I could hear Lily in the kitchen listening to us, trying not to make a sound. Exciting for a child, a real adults’ fight. Cass used to like to hear us going at it hammer and tongs; perhaps it was a comforting match for the clangour in her own head. Now I waited, and presently Lydia wound down, and leant forward wearily with her arms folded on her knees and her head hanging, great snorting sobs making her shudder now and then, fury’s after-tremors.
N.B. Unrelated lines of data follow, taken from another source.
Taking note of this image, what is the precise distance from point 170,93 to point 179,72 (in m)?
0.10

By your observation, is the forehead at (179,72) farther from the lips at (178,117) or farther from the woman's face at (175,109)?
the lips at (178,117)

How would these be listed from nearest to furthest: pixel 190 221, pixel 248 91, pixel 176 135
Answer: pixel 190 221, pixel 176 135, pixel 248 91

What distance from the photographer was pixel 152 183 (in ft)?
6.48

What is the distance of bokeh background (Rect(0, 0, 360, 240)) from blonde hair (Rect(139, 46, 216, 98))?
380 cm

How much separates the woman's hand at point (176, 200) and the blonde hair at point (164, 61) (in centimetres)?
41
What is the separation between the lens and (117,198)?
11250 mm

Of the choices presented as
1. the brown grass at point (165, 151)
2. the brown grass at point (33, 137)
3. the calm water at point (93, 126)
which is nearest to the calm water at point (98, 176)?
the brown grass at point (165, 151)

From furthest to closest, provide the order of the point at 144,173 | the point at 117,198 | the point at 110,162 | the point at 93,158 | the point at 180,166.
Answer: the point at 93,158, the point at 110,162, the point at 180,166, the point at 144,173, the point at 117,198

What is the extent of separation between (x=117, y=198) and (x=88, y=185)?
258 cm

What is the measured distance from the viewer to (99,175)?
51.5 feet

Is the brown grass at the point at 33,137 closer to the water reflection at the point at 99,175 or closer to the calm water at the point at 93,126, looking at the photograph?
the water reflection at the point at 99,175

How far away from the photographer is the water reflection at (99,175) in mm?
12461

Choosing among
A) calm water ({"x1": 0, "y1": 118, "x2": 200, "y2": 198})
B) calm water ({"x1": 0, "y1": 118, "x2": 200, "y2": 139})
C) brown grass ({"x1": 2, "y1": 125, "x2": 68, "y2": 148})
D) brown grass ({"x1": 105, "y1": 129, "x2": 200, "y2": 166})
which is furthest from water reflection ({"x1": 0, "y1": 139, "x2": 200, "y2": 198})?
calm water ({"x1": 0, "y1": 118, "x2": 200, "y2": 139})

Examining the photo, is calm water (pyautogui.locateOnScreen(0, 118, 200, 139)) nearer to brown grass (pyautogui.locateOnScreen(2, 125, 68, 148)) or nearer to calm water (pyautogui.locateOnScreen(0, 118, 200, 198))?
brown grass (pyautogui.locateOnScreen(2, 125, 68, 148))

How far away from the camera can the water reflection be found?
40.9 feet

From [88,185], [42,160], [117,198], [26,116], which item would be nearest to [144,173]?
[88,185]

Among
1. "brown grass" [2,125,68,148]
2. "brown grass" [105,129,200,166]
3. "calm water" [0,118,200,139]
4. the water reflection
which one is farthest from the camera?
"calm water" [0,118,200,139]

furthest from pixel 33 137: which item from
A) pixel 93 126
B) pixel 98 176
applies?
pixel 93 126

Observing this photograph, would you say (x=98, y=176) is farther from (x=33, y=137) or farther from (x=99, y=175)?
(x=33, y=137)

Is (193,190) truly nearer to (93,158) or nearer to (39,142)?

Around us the shocked shadows congregated, like onlookers cautiously closing in on the still-smouldering scene of an explosion. On the lino near my foot a sunburst streamed and shivered. Odd, how distress gravitates to this passageway, the dank umbilicus of the house, with its windowless stretch of brown wall on one side and the overhang of the stairs on the other. Originally, in grander days, way before our time, it led to the servants’ quarters at the rear; halfway along there is still the frame of what was no doubt a green baize door, long ago removed. Air stands unmoving here, unchanged for centuries, it seems; vague draughts swim through, like slow fish. There is a stale, brownish smell that haunted me as a child; it was like the smell I made when I cupped my hands over my nose and mouth and breathed the same breath rapidly in and out. My mother it was who put the sofa here, dragged it in by herself from the front room one day when I was at school, another of her whims. The lodgers took to it straight away, there was always one of them sitting on it, this one nursing a disappointment in love, that one the unacknowledged beginnings of a cancer. Cass too would perch there, with her thumb in her mouth and her legs folded under her, especially after a seizure, when the light hurt her eyes and she wanted nothing but solitude, and silence, and shadows.